- Reading passage
[BEGIN]
Let’s refer to these challenges hereon as autonomy, quality and speed.

Continuous integration and continuous deployment pipeline CI/CD


A modern practice for software development that allows us to begin addressing all the points above is a continuous integration and continuous deployment pipeline — or CI/CD for short.

A CI/CD pipeline is the steel thread upon which we can build automated quality checks and repeatable processes such as deployments. It’s essential to have this working for any modern software project before full-force development starts. This stage is often referred to as “iteration 0” where the initial “hello world” app is built.

For this challenge, we have chosen to create an “iteration 0” that comprises of the following parts:

  • A GitHub Actions based CI/CD pipeline that runs the build, test and deploy tasks
  • A page that is composed using a set of React components that will be deployed statically behind a CDN.
  • The React page/components will be hydrated with content from a headless CMS

Creating a CI/CD Pipeline for apps with a CMS

CI/CD pipelines are rather trivial these days with many ready-to-go options available to teams such as GitLab and Github Actions. However, to use a CMS within a pipeline is not as obvious and requires a little thought.

Let’s first understand how a CMS fits into pipelines, and we’ll start with a nice broad simplification and complicate as we go along:

* Content is data *

And just like any data for a given app, you need a store to persist that data. A common approach is to have a database per environment such as QA and Prod.

Here is a typical build, test and deploy pipeline that we would employ for an app that has a database:

  1. A developer commits code into a repository which triggers a CI job
  2. The job runs the build & test commands
  3. Deploys the app into a target environment

     —  and here is interesting part — 
  4. Runs migrations
  5. The app is then ready to be served from the given environment
  6. Smoke tests are run from CI
  7. Profit!
    (Depending on your process, you might do further testing & promotion to higher environments, or if you have a ninja team  and trust your test automation, you can deploy straight to production)

Migrations

The reason the migrations step is interesting is because it allows you to update the data and schema inside a database programmatically. This is necessary because new code will sometimes require changes to the database to be in place before the app can run.

Migrations are used to manage database change. Let’s look at an example for the uninitiated.

Consider you have a table in the database called Users and in that table you have a name column. This name contains the full name of users like “John Doe”. And let’s say you’ve refactored your app to store the forename and surname fields separately. So you write a migration script that will create the two new columns, and then will go over each row and migrate the names into these new columns. In this example the approach might be as simple as splitting the name at the first space character, so you get “John” and “Doe”, and you set these values in the two new columns. Finally, you delete the name column and you’re done.

So a migration that does the above would look like this:

split-name-into-forename-and-surname() => {
 create-column-forename()
 create-column-surname()
 run-split-and-update()
 delete-column-name()
}

Also, an app will typically have many migrations over its lifetime which might look something like this:

split-name-into-forename-and-surname()
create-invoice-table()
add-list-of-countries()
remove-legal-words-from-profanity-list()
...
[END]
- Stated goal 1
Answer these from the CI/CD passage:
(a) What name is given to the stage where the initial "hello world" app is built?
(b) Which tool is the chosen pipeline based on?
(c) In the Users table example, at what point is the full name split?
- Stated goal 2
For each statement, say yes or no according to the CI/CD passage, and quote the words that settle it:
(a) A common approach is to share one database across all environments.
(b) In the typical pipeline, smoke tests are run from CI.
(c) The React page is meant to be served dynamically from an application server.
The lines that come after this play no part in the work.

- Rows
[BEGIN]
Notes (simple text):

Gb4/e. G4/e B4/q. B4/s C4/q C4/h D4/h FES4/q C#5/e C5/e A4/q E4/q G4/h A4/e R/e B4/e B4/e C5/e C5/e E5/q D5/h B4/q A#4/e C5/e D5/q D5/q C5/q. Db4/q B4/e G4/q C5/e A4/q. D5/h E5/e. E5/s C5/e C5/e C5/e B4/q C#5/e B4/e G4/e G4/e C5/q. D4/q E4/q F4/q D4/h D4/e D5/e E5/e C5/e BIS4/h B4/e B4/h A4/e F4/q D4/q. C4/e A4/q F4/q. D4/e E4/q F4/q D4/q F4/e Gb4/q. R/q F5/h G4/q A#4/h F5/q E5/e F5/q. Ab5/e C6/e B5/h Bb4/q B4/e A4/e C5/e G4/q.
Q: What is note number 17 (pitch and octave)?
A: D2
[END]
[BEGIN]
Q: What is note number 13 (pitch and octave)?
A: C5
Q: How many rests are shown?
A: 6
[END]
[BEGIN]
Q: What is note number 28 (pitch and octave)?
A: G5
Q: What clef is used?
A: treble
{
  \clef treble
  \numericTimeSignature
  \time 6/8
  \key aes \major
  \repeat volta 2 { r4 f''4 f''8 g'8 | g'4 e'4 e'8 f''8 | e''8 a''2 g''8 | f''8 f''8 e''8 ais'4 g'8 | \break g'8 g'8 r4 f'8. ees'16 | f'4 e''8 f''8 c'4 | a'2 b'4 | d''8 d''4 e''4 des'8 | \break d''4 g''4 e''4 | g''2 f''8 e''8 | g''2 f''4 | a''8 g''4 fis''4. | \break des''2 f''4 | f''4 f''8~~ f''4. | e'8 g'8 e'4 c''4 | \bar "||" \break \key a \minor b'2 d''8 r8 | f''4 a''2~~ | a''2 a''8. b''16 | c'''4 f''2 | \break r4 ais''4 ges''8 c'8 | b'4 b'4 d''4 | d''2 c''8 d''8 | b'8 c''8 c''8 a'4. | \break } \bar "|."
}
[END]
- Final result 1
(a) "iteration 0"
(b) GitHub Actions
(c) At the first space character

- Final result 2
(a) No: "A common approach is to have a database per environment such as QA and Prod."
(b) Yes: "Smoke tests are run from CI"
(c) No: "will be deployed statically behind a CDN"